Cost Approach to Value info

This approach works well for newly constructed homes, but does not help much if the property is old, antiquated, or suffering from extensive deferred maintenance. This approach may or may not be included in your appraisal report.

In this example, the appraiser determined that the indicated value by the cost approach was $259,050. It is common to have the cost approach be slightly higher than the sales comparison approach, that is unless your home has been built within the last 5 years.

The Income Approach

The income approach is used only if the property is being rented or would be most likely rented by a new buyer. This approach is rarely used with single-family residences. Even if your property is currently being rented, if it is surrounded by owned homes then the appraiser will most likely not consider this approach a good indicator of value. It is common that the income approach value is substantially less than what is indicated in the sales comparison approach.

Income Approach to Value Data

The Real Estate Appraisal Range of Value

Right below the sales comparison approach, you will find the reconciliation section. This is where the appraiser will determine the property’s value and explain their reasons for their conclusions.

Real Estate Appraisal Range of Value reconciliation section

It is most likely that the appraiser will decide that the sales comparison approach is the strongest indicator of the property value. In the bold section at the bottom, the market/appraised value of the property was determined to be $242,500. But, in reality, the appraiser is supplying you with a range of value.

Where is the Appraisal Range of Value?

Even though the appraisal report must conclude with one value number, it is more accurate to say that the appraisal as created a range of value. Notice what the appraisal report has revealed.

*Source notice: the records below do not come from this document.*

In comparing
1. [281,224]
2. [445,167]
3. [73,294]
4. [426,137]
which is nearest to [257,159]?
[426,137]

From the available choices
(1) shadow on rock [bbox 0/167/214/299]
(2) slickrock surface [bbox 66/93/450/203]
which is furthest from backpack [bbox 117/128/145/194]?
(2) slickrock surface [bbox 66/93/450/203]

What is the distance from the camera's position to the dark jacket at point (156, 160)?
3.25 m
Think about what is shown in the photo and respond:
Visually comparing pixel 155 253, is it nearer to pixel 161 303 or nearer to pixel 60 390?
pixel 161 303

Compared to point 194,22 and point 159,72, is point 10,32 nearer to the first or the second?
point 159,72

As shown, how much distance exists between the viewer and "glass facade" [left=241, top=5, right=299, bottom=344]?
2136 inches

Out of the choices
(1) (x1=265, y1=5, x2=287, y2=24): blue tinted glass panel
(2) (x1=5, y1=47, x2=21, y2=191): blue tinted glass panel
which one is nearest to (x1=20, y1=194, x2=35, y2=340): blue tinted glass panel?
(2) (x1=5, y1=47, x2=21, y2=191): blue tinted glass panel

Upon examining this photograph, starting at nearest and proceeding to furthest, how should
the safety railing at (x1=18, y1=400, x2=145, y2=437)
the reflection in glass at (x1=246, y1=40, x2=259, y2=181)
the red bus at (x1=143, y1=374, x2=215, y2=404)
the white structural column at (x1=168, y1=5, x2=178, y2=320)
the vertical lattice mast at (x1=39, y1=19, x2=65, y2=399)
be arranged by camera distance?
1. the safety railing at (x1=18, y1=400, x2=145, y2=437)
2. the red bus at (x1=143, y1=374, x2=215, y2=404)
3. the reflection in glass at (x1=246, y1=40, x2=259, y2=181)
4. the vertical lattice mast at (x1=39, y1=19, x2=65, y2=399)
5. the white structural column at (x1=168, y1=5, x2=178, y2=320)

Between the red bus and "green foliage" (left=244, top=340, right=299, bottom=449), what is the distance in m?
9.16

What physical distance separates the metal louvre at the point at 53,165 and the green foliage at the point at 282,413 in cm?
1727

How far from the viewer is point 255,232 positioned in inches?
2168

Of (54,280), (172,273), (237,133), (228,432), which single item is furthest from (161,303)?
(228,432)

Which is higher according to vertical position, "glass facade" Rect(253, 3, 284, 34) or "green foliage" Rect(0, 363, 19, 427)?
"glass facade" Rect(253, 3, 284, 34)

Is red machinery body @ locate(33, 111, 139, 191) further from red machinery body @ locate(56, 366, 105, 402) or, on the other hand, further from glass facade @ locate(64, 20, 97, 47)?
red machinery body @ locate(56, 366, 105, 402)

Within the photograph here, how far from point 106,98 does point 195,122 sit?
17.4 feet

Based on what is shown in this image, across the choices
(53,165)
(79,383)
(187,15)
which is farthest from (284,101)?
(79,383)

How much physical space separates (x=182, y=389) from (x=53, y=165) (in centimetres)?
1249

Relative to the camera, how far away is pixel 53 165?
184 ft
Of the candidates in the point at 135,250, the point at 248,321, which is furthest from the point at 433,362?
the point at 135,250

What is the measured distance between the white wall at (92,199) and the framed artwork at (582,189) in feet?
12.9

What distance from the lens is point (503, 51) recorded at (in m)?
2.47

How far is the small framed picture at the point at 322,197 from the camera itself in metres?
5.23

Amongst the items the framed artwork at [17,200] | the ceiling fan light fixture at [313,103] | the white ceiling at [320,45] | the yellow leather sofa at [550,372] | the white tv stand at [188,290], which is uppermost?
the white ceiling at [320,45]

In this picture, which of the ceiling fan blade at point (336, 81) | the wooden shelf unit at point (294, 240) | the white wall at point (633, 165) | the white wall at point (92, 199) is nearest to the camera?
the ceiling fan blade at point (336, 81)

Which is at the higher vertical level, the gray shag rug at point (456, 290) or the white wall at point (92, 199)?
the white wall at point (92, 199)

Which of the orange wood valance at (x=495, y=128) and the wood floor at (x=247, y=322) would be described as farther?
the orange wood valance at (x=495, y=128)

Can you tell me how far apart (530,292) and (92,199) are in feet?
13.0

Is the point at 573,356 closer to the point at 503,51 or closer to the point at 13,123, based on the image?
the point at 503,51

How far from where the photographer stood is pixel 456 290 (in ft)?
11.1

Appraisal Range of Value Report

How Can I Use the Appraisal Range of Value?

The appraisal contains at least six different values. The combination of these values creates a range of value. Knowing this range can help you to make more informed decisions. For example, if you will be selling your house, the appraisal just told you that the list price should be close to $254,500 and the lowest accepted price should be $240,300. Anywhere in between and you have received the market value for your property. If the appraisal is being used to get a mortgage, the bank is going to use the appraised value ($242,500). If that number is too low for you to finance as much as you would like, the range of value shows you the appraiser’s “wiggle-room.”

In a perfect world the appraised value should come in the middle of the range with there being no more than a 5% difference plus or minus within the range. In this example, the appraised value is less than 1 percent from the low range of value. This could indicate that the appraiser may be justified in raising the value closer to the $244,000 mark. Though remember that comparable #3 was the best indicator of your property value, so the appraiser may decide the value must remain where it is.